On Sep 16, 2011, at 5:36 PM, Jed Brown wrote:

> On Sat, Sep 17, 2011 at 00:28, Barry Smith <bsmith at mcs.anl.gov> wrote:
>   But this is actually never Newton: if F(x) = A(x) x - b then J_F(x) = A(x) 
> + J_A(x)x  so Just using A(x_n) will never give you Newton. But yes is 
> commonly done because it doesn't require the horrible computation of J_A(x).
> 
> I think Vijay intended to distinguish the A in the solve step from the A in 
> the residual.
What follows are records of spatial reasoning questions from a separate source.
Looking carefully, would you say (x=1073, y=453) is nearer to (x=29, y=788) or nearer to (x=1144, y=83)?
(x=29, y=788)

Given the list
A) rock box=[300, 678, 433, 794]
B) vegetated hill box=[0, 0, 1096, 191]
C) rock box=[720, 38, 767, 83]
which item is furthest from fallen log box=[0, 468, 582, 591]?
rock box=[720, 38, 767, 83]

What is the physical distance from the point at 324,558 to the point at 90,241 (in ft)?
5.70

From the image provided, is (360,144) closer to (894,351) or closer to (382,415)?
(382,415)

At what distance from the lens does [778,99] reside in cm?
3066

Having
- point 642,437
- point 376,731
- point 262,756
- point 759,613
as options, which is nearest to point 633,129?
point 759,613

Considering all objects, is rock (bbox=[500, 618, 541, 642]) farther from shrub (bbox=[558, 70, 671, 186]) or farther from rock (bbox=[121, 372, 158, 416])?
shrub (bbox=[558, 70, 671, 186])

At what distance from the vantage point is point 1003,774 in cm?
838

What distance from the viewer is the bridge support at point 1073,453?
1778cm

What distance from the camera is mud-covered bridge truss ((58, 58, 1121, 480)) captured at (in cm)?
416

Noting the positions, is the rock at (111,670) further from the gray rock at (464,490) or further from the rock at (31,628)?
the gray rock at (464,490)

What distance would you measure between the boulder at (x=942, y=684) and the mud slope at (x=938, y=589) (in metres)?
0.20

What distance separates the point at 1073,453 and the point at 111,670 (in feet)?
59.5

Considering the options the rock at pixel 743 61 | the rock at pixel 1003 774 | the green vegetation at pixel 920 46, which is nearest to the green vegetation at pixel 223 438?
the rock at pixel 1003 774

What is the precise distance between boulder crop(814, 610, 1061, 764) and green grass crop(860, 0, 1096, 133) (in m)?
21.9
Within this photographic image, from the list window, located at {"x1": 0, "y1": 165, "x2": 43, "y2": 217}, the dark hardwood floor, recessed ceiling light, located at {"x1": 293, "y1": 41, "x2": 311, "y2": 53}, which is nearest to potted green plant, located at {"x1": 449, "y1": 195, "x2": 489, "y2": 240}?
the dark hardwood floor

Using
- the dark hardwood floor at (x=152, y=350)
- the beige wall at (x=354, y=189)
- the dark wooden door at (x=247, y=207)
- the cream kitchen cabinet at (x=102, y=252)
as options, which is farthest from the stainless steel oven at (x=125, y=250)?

Assume the iteration
> 
> x_{n+1} = x_n - J(x_n)^{-1} F(x_n)
> 
> Assume in this case that F(x_n) can be written as A(x_n) x_n - b where A(x_n) 
> distinguishes some "frozen" coefficients. Usually these are all but those 
> variables involved in the highest order derivatives.
> 
> Now we define J:
> 
> J = F_x(x_n), the true Jacobian. This is Newton
> 
> J = A(x_n). This is "Picard with solve", the version most commonly used for 
> PDEs. This is also the "Picard linearization" that is discussed in many 
> textbooks, especially in CFD.

   Should we have support for this in SNES as a particular class since it comes 
up fairly often (in certain literature): perhaps for short we could call it 
SNESPICARD :-)  

   This was actually one of my largest concern with the previous SNESPICARD is 
lots of people would think it implemented "Picard with solve".

    Barry

> 
> J = \lambda I. This is gradient descent, aka Richardson or "Matt's Picard".